[BEGIN Records supplied]
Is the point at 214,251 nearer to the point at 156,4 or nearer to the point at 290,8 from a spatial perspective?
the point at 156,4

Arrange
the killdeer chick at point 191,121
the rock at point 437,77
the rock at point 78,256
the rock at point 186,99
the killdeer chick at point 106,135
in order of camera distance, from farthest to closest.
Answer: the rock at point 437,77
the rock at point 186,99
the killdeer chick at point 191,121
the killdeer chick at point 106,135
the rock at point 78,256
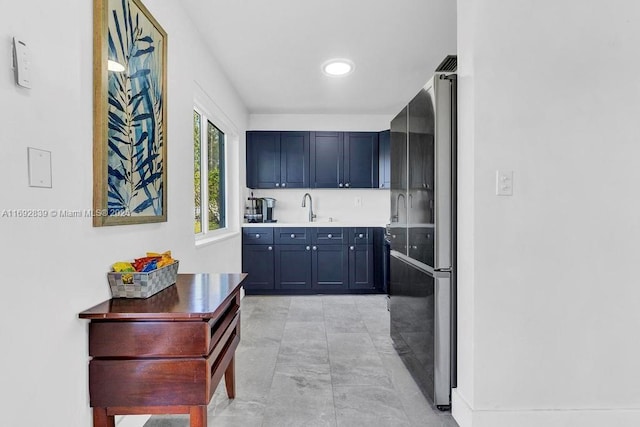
[END Records supplied]
• **Brief**: Transcribe every one of the records above word for word, leaving out the pictures.

• **Response to this exercise**:
Is the point at 214,251 nearer to the point at 156,4 or nearer to the point at 290,8 from a spatial perspective?
the point at 156,4

Arrange
the killdeer chick at point 191,121
the rock at point 437,77
the rock at point 78,256
the rock at point 186,99
the killdeer chick at point 106,135
in order of camera distance, from farthest to closest.
Answer: the rock at point 437,77
the rock at point 186,99
the killdeer chick at point 191,121
the killdeer chick at point 106,135
the rock at point 78,256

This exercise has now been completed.